* BEGIN Selection *
On 01/06/16 14:28, Jan Beulich wrote:
>>>> On 01.06.16 at 15:03, <andrew.coop...@citrix.com> wrote:
>> On 01/06/16 13:01, Jan Beulich wrote:
>>>>>> I want to adjust the representation of cpuid information in struct
>>>>>> domain. The current loop in domain_cpuid() causes an O(N) overhead for
>>>>>> every query, which is very poor for actions which really should be a
>>>>>> single bit test at a fixed offset.
>>>>>>
>>>>>> This needs to be combined with properly splitting the per-domain and
>>>>>> per-vcpu information, which requires knowing the expected vcpu topology
>>>>>> during domain creation.
>>>>>>
>>>>>> On top of that, there needs to be verification logic to check the
>>>>>> correctness of information passed from the toolstack.
>>>>>>
>>>>>> All of these areas are covered in the "known issues" section of the
>>>>>> feature doc, and I do plan to fix them all.  However, it isn't a couple
>>>>>> of hours worth of work.
>>>>> All understood, yet not to the point: The original remark was that
>>>>> the very XSTATE handling could be done better with far not as much
>>>>> of a change, at least afaict without having tried.
* END Selection *
* BEGIN Data section *
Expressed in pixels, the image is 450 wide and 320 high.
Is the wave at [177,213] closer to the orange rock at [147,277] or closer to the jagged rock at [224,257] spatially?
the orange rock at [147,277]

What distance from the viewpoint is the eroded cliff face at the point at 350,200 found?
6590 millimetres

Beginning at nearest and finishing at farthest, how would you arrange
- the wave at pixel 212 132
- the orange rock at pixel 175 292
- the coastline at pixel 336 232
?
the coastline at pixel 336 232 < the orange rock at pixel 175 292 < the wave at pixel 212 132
* END Data section *
* BEGIN Data section *
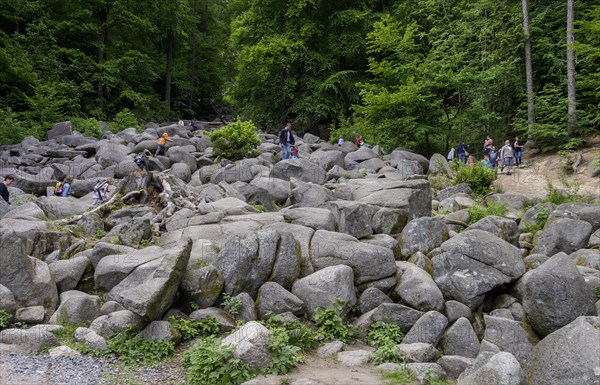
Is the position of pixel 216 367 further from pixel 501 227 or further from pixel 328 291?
* END Data section *
> **Stated problem 1**: Translate this sentence from the cpuid thread into German: "On top of that, there needs to be verification logic to check the correctness of information passed from the toolstack."
> **Stated problem 2**: Write the next part of the cpuid thread, starting after its final line.
The records come from a different source than the cpuid thread.

> **Exercise response 1**: Darüber hinaus muss es eine Verifizierungslogik geben, die die Korrektheit der vom Toolstack übergebenen Informationen prüft.

> **Exercise response 2**:
>>>> In which case I don't know what you were suggesting.
>>> Make {hvm,pv}_cpuid() invoke themselves recursively to
>>> determine what bits to mask off from CPUID[0xd].EAX.
>> So that would work.  However, to do this, you need to query leaves 1,
>> 0x80000001 and 7, all of which will hit the O(N) loop in domain_cpuid()
>>
>> Luckily, none of those specific paths further recurse into {hvm,pv}_cpuid().
>>
>> I am unsure which to go with.  My gut feel is that this would be quite a
>> performance hit, but I have no evidence either way.  OTOH, it will give
>> the correct answer, rather than an approximation.
> Not only since I believe performance is very close to irrelevant for
> CPUID leaf 0xD invocations, I think I'd prefer correctness over
> performance (as would be basically always the case). How about
> you?

Right - this is the alternative, doing the calculation in
{hvm,pv}_cpuid(), based on top of your cleanup from yesterday.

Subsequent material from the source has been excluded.